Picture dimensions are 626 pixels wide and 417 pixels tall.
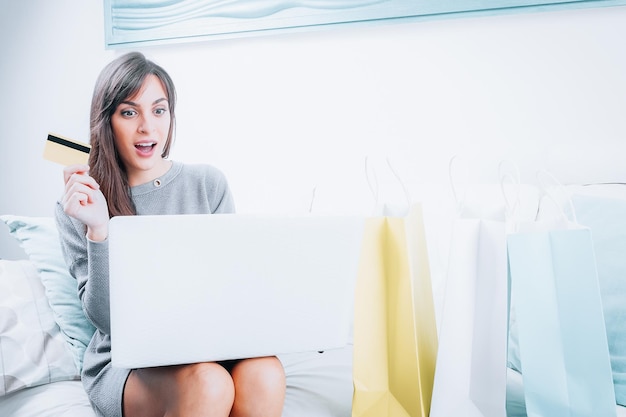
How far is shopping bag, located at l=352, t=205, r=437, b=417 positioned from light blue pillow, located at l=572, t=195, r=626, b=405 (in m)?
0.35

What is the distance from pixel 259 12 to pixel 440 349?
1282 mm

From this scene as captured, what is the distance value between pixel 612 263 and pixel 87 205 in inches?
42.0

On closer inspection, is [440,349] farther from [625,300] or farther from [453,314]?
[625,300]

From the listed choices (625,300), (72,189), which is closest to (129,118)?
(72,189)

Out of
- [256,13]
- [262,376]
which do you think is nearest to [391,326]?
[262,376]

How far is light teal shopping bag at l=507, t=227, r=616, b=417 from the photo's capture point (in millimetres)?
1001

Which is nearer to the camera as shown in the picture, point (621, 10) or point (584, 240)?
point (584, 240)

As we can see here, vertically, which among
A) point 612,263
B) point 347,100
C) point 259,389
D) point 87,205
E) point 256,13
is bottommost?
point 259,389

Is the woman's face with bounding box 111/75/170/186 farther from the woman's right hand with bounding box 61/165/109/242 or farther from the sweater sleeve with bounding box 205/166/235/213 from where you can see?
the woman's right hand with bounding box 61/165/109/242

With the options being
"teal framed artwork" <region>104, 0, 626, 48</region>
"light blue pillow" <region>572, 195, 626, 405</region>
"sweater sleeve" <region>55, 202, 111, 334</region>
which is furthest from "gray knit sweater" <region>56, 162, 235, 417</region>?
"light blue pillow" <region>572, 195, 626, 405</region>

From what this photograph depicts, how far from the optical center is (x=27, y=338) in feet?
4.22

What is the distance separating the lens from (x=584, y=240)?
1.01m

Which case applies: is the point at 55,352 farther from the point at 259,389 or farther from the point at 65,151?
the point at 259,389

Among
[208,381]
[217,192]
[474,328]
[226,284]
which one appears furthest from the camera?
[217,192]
* * *
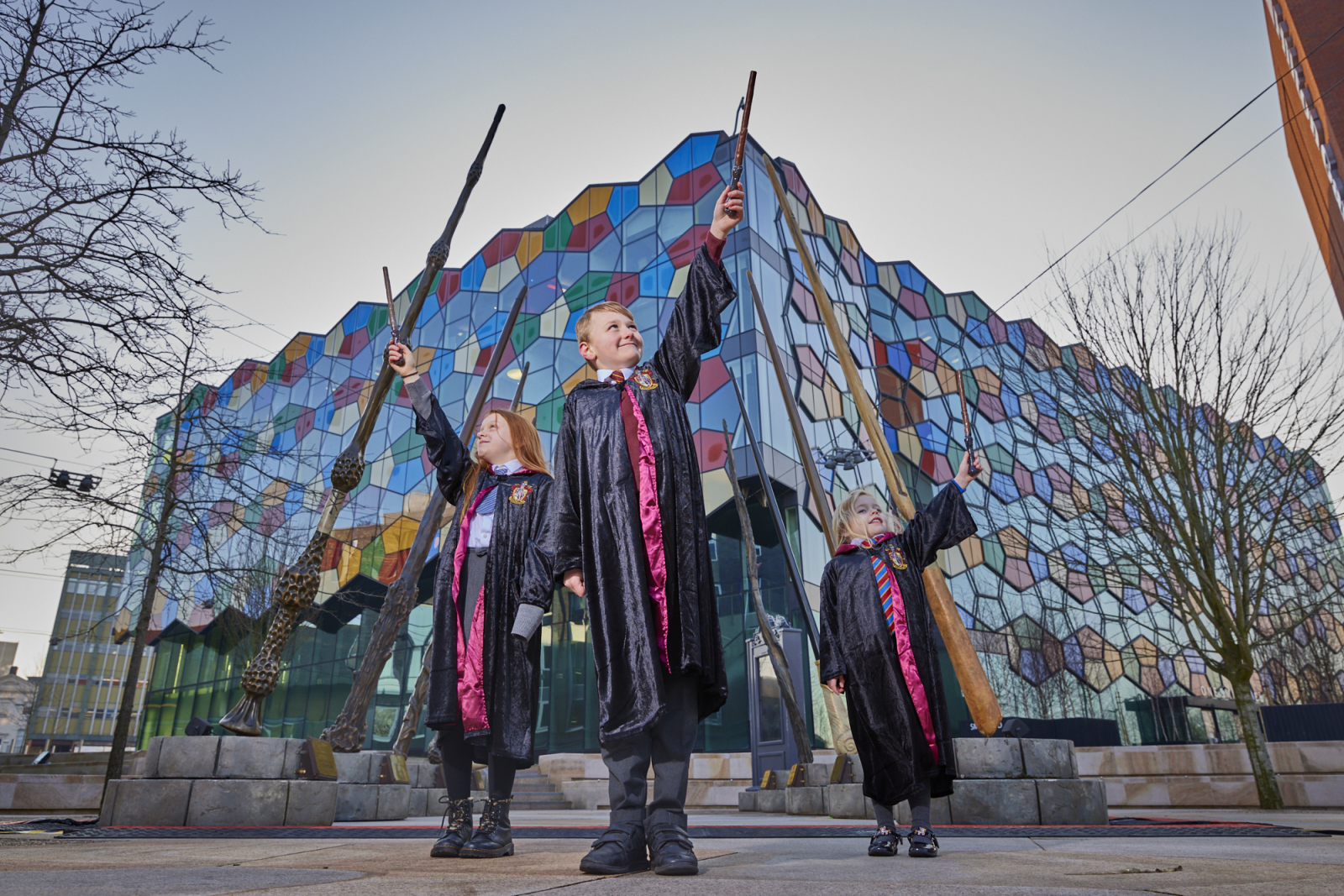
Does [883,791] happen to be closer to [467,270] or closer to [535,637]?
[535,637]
* * *
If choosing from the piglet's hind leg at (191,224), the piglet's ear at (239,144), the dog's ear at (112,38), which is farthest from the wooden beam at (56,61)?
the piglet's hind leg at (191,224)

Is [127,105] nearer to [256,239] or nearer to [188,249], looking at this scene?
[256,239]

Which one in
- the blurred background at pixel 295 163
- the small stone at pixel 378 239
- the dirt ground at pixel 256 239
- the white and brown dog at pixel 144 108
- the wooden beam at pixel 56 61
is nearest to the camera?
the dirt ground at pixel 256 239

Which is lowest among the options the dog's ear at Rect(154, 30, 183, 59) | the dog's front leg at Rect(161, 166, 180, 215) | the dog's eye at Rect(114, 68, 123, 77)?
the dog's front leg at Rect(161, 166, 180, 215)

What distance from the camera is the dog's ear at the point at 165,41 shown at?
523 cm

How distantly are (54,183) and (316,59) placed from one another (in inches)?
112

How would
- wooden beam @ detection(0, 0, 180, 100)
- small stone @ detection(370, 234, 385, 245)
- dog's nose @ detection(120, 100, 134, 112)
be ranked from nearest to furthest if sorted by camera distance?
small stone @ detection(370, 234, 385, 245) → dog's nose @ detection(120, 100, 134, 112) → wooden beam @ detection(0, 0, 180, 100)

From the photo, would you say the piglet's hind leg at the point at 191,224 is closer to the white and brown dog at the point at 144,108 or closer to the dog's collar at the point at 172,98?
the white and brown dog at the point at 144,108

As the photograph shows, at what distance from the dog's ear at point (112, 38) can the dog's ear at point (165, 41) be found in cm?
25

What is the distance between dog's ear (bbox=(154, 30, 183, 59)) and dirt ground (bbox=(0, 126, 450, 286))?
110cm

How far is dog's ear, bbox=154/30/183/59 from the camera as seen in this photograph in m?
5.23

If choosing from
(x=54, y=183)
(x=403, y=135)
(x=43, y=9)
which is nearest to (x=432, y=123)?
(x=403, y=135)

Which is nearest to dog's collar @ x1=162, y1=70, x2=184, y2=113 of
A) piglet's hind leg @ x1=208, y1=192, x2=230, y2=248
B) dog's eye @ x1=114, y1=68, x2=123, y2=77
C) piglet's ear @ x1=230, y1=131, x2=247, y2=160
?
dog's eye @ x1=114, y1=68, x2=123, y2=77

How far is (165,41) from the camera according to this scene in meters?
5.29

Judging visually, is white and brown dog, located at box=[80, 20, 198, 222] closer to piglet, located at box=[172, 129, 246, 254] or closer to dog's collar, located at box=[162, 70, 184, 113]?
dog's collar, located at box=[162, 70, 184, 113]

* Exercise aim
Please count the lines in the records above that contain the word "bounding", and give only the number.

* Written solution
2